_WHAT THE TASK REQUIRES_
Repeat each entry word for word; the images are not part of the copy.

BEGIN EXERCISE MATERIAL

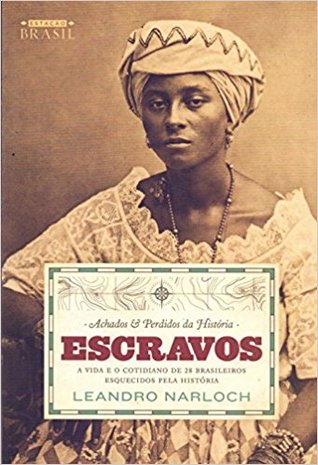 Achados & Perdidos da História. Escravos (Paperback)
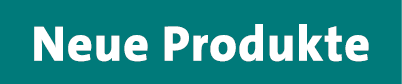 Neue Produkte 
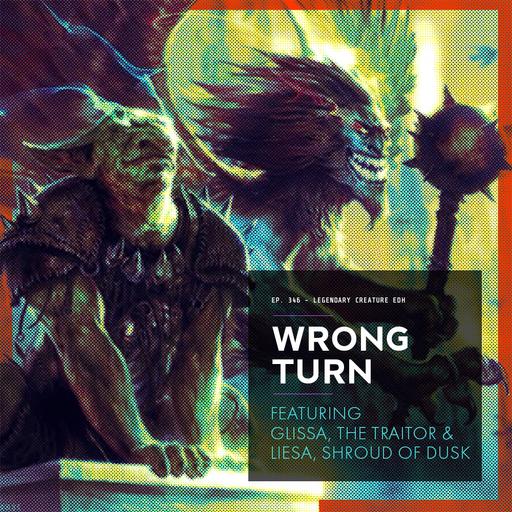 Wrong Turn | Featuring Glissa & Liesa
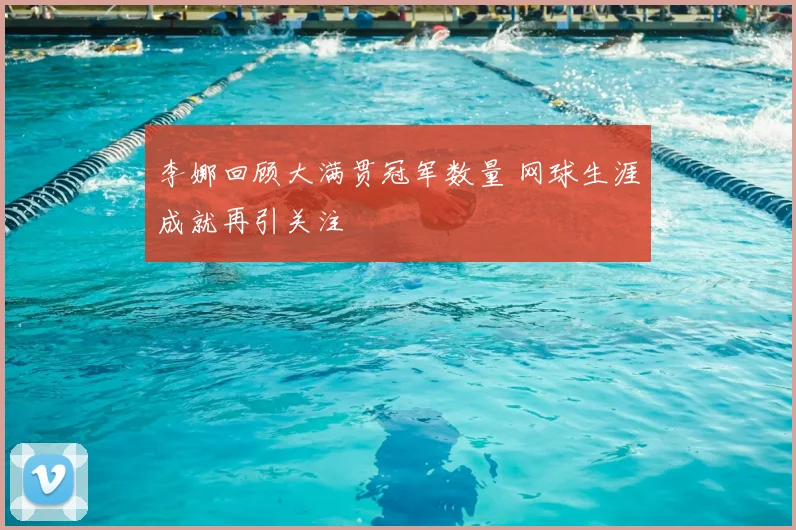 李娜回顾大满贯冠军数量 网球生涯成就再引关注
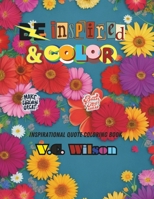 Be Inspired and Color: Inspirational Quotes for Adults and Teen positive affirmations B0CLLNWGL4 Book Cover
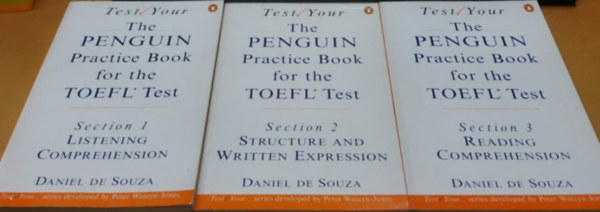 Test Your: The Penguin Practice Book for the TOEFL Test - Section 1.-3. 1.: Listening Comprehension, 2.: Structure and Written Expression, 3.: Reading Comprehension (3 fzet)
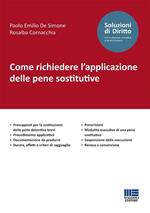 Come richiedere l'applicazione delle pene sostitutive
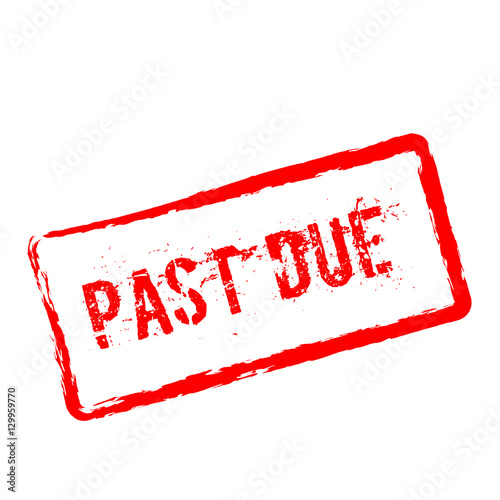 Past due red rubber stamp isolated on white background. Grunge rectangular seal with text, ink texture and splatter and blots, vector illustration.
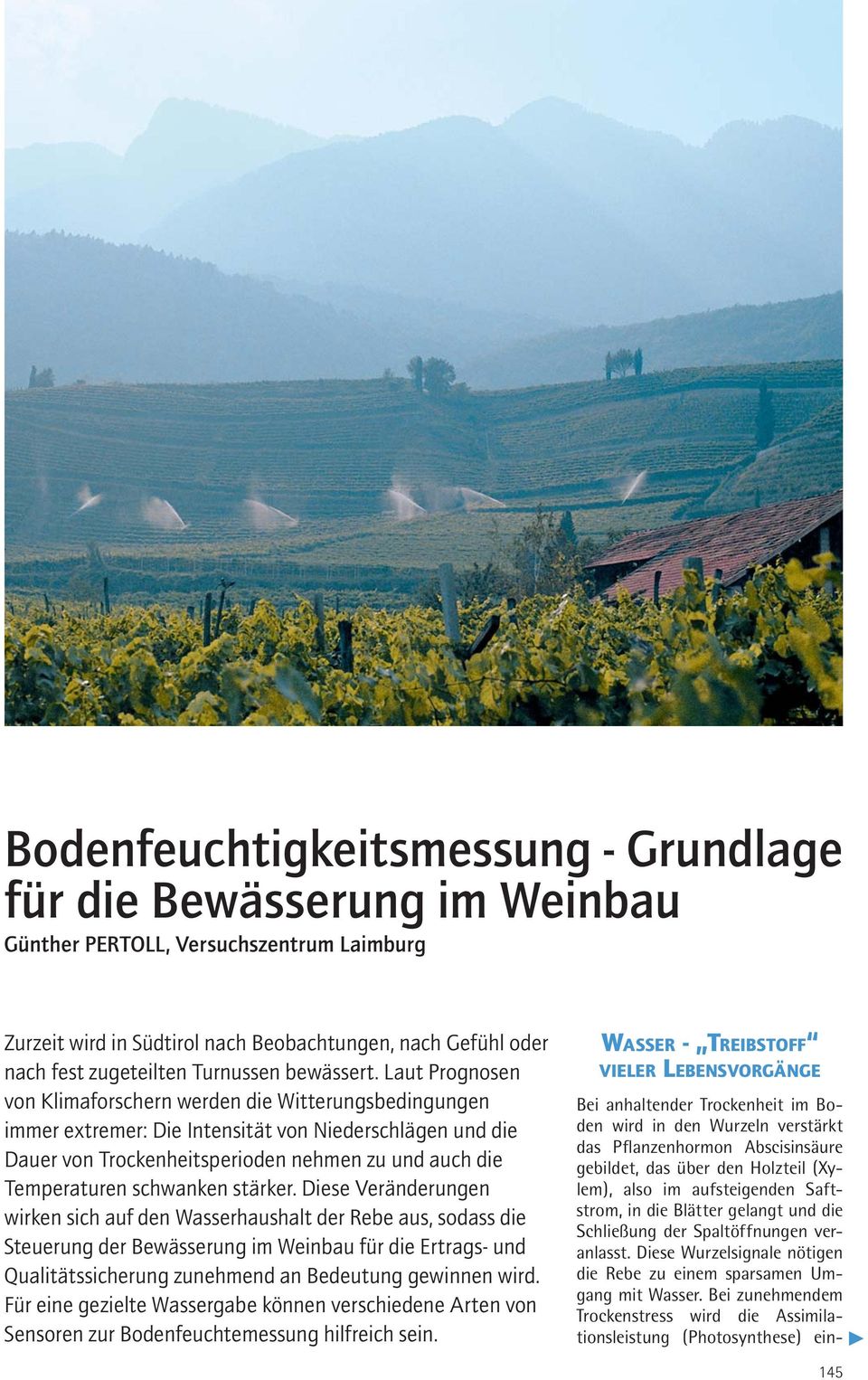 Laut Prognosen von Klimaforschern werden die Witterungsbedingungen immer extremer: Die Intensität von Niederschlägen und die Dauer von Trockenheitsperioden nehmen zu und auch die Temperaturen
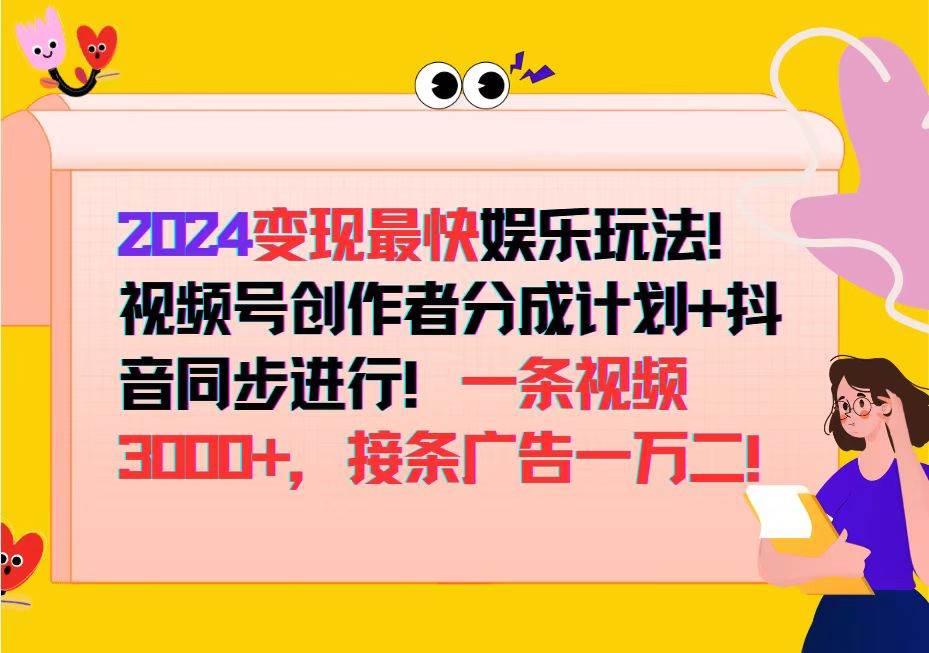 （12648期）2024变现最快娱乐玩法！视频号创作者分成计划+抖音同步进行！一条视频3…-问小徐资源库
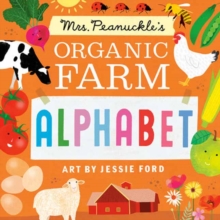 Image for Mrs. Peanuckle's Organic Farm Alphabet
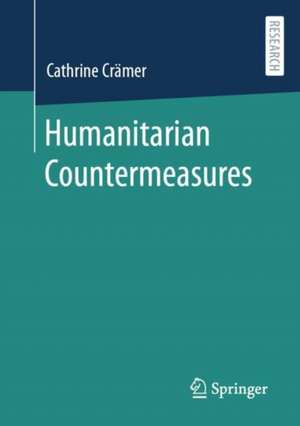 Humanitarian Countermeasures de Cathrine Crämer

END EXERCISE MATERIAL

_TASK OUTPUT_
 Achados & Perdidos da História. Escravos (Paperback)
 Neue Produkte 
 Wrong Turn | Featuring Glissa & Liesa
 李娜回顾大满贯冠军数量 网球生涯成就再引关注
 Be Inspired and Color: Inspirational Quotes for Adults and Teen positive affirmations B0CLLNWGL4 Book Cover
 Test Your: The Penguin Practice Book for the TOEFL Test - Section 1.-3. 1.: Listening Comprehension, 2.: Structure and Written Expression, 3.: Reading Comprehension (3 fzet)
 Come richiedere l'applicazione delle pene sostitutive
 Past due red rubber stamp isolated on white background. Grunge rectangular seal with text, ink texture and splatter and blots, vector illustration.
 Laut Prognosen von Klimaforschern werden die Witterungsbedingungen immer extremer: Die Intensität von Niederschlägen und die Dauer von Trockenheitsperioden nehmen zu und auch die Temperaturen
 （12648期）2024变现最快娱乐玩法！视频号创作者分成计划+抖音同步进行！一条视频3…-问小徐资源库
 Image for Mrs. Peanuckle's Organic Farm Alphabet
 Humanitarian Countermeasures de Cathrine Crämer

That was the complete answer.